Plasmodium DNA was extracted by the heating method described by Miura et al. [17]; the Qiagen® kit was used according to the manufacturer’s instructions to validate the heating extraction method. Real-time PCR was performed using primers, probes, and reaction conditions described by Shokoples et al. [18] and Divis et al. [19] with the following modification; the fluorophores for the P. falciparum probes were replaced with Cy5-BHQ-1 [20]. Two separate reactions were performed: (i) a screening reaction for the presence of Plasmodium species with Plasmodium genus-conserved primer pair (Plasmo1 and Plasmo2) and Plasprobe to detect a conserved region of the Plasmodium 18S ssu rRNA gene of all five human malaria parasites [21]; (ii) a monoplex PCR for the detection of P. falciparum using species-specific forward primer paired with Plasmo2 and species-specific probes [18]. Briefly, the screening and monoplex assays were performed with a final volume of 25 μl containing 5 μl template DNA, 12.5 μl QuantiFast Multiplex PCR master mix (Qiagen, Germany), and 7.5 μl pooled primer and probe mix. All assays were performed under standard conditions (1 cycle of 95°C for 5 min; 45 repeated cycles of 95°C for 30 s and 60°C for 30 s) with the CFX96 Real-time PCR machine (Bio-Rad, USA).

Quality control

Duplicated reading was done by two experienced microscopists for each TTBS [22]. If the coefficient of variation in parasite density estimate was > 5%, a third reading was performed by another independent microscopist [16]. If there was a difference between the study sites’ parasitemia and results found by the quality control, parasitemia of the quality control was considered. The estimated parasitemia was used to constitute the three groups.

RDT results are considered valid and interpreted only in the presence of the control line at the end of the test, following the manufacturer’s instructions.

A cutoff of 40 cycles was used to define PCR-positive samples. The test panel included several controls: (i) negative sample extraction as a negative control, (ii) β2-macroglobulin (β2M) target amplification (cycle threshold < 40) as a positive extraction control for the sample, and (iii) a positive reference control to detect any variation between runs and non-template control for each of the master mixes [20, 21].

Training of site team members and supervisors was conducted to standardize work methods and ensure the smooth running of the activity, especially for filling out questionnaires and conducting RDTs, TTBS, and filter paper sampling.

Endpoints

Thick/thin blood smear and PCR were considered the reference methods in this evaluation to which both RDTs were compared. Sensitivity, specificity, positive predictive value (PPV), and negative predictive value (NPV) are the estimated performance indicators of these two RDTs. Sensitivity and PPV were calculated for low and high parasitemia.

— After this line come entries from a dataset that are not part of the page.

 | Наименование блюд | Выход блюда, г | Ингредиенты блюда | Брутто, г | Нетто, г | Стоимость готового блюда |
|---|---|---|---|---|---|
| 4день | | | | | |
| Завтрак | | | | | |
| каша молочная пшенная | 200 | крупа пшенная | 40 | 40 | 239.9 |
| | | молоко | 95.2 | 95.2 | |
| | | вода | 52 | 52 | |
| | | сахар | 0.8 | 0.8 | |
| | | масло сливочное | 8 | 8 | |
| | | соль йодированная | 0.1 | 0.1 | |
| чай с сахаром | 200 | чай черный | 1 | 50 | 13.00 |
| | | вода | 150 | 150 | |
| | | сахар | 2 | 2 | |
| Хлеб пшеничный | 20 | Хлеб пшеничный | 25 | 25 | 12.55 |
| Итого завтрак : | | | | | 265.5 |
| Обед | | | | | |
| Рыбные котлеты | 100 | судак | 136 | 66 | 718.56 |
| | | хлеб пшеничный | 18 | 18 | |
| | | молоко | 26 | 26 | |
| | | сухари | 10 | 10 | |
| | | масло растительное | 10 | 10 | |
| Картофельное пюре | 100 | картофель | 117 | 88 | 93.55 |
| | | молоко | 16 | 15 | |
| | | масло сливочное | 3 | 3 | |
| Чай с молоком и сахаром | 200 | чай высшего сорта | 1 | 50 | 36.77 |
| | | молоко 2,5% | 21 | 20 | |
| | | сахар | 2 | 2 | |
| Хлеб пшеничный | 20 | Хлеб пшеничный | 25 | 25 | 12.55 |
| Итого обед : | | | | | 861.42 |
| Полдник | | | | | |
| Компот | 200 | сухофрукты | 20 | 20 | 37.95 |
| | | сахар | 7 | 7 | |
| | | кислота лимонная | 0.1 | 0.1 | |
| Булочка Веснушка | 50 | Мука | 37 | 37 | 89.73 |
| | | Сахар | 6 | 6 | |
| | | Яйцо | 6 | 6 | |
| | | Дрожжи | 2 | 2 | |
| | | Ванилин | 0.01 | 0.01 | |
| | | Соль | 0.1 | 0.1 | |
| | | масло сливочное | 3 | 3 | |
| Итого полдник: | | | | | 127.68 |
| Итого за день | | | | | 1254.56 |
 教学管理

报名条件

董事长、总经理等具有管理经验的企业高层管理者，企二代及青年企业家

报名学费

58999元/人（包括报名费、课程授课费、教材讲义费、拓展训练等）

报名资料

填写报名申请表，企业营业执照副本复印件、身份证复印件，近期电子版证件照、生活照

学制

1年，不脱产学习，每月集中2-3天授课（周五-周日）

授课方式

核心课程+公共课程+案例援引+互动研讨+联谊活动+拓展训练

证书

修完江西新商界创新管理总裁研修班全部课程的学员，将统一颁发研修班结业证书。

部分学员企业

Data management and analysis

Data were recorded on register forms, entered in a Microsoft Excel database (Microsoft Corp, Redmond, Washington, USA), and analyzed using EpiInfoTM version 3.5.1 software. Sensitivity, specificity, and positive and negative predictive values of RDTs were determined using microscopy (or PCR), using 2 × 2 contingency tables. Exact 95% confidence intervals (95% CI) were calculated for each measure listed above.

Ethical considerations

The study protocol obtained ethical clearance from the Bioethics Committee for Health Research (CBRS) of Togo (no. 046/2019/CBRS of November 21, 2019) before its implementation. In addition, signed consent was obtained from adults and children’s parents/guardians. Any patient detected positive by at least one of the methods was referred to the clinicians at the sites for free management with an antimalarial drug available through the National Malaria Control Program.